** Selected text follows **

Gary T. Sacks, Joel K. Goldstein, St. Louis, Mo., Ernest Lane, III, Greenville, Miss., for appellee.
Appeals from the United States District Court for the Northern District of Mississippi.
Before CLARK, Chief Judge, GEE, and RUBIN, Circuit Judges.
ON PETITION FOR REHEARING (Opinion Jan. 4, 1988, 5th Cir. 1988, 834 F.2d 1206)
Plaintiffs-Appellants seek rehearing on five grounds. The first is that we mistakenly held as a matter of law that the 100-mile Trading Warranty was breached without permitting them an opportunity to develop factual proof which was denied because of the district court's preliminary ruling that the automatic acquisition clause overrode the trading warranty limitation. The proof would consist of establishing that the point where M/V SHENANDOAH burned — established to be between Mississippi River Mile Marker 714 and River Mile Marker 716 — was really within a straightline overland distance of 100 nautical miles, if the distance were measured "as the crow flies," from the northernmost point of the city limits of Greenville, Mississippi. The record reflects without dispute that the port at which M/V SHENANDOAH was insured at "port risk" is located at River Mile Number 537. The Mississippi River distance from the Port of Greenville to the point of fire measured in statute miles of 5,280 feet is thus either 177 or 179 miles. Even if nautical miles of 6,076 feet were used in the calculation of river distance from the port, where M/V SHENANDOAH was warranted to be, to the point at which it caught fire, the distance would be over 150 miles. We refuse rehearing which would permit a remand for consideration of the contention that the trading warranty might be applied to "crow fly" travel by M/V SHENANDOAH or any travel other than along the Mississippi River measured according to mileage normally used for such travel.

** End of Selected text **

**Instructions**
A) In the rehearing opinion, at what river mile is the port where M/V SHENANDOAH was insured at "port risk"?
B) Condense the paragraph of the rehearing opinion that begins "Plaintiffs-Appellants seek rehearing on five grounds" into a shorter version that keeps its main facts.
C) Transcribe the rehearing opinion between "Gary T. Sacks, Joel" and "834 F.2d 1206)", inclusive.

** Data segment follows **

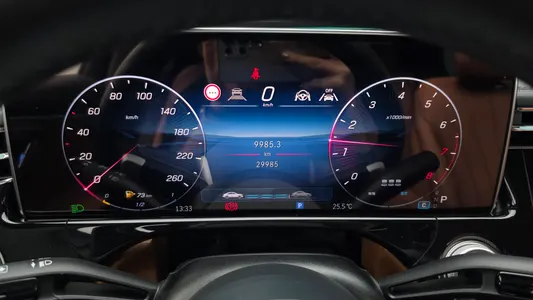 Mercedes-Benz E-Class W214 E300 4MATIC AMG Line 2024 7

** End of Data segment **

**Expected results**
A) River Mile Number 537.

B) Plaintiffs-Appellants seek rehearing on five grounds. The first is that the court wrongly held, as a matter of law, that the 100-mile Trading Warranty was breached. They say they never got to develop factual proof because the district court had ruled early that the automatic acquisition clause overrode the warranty limit. They would try to show that the fire site, between River Mile Markers 714 and 716, was within 100 nautical miles "as the crow flies" of the northernmost point of Greenville's city limits. The undisputed record puts the insured port at River Mile 537. That makes the river distance to the fire 177 or 179 statute miles, and over 150 miles even if measured in nautical miles. The court refuses a rehearing that would allow a remand to consider applying the warranty to "crow fly" travel or to any travel other than along the Mississippi River, measured by the mileage normally used for such travel.

C)
Gary T. Sacks, Joel K. Goldstein, St. Louis, Mo., Ernest Lane, III, Greenville, Miss., for appellee.
Appeals from the United States District Court for the Northern District of Mississippi.
Before CLARK, Chief Judge, GEE, and RUBIN, Circuit Judges.
ON PETITION FOR REHEARING (Opinion Jan. 4, 1988, 5th Cir. 1988, 834 F.2d 1206)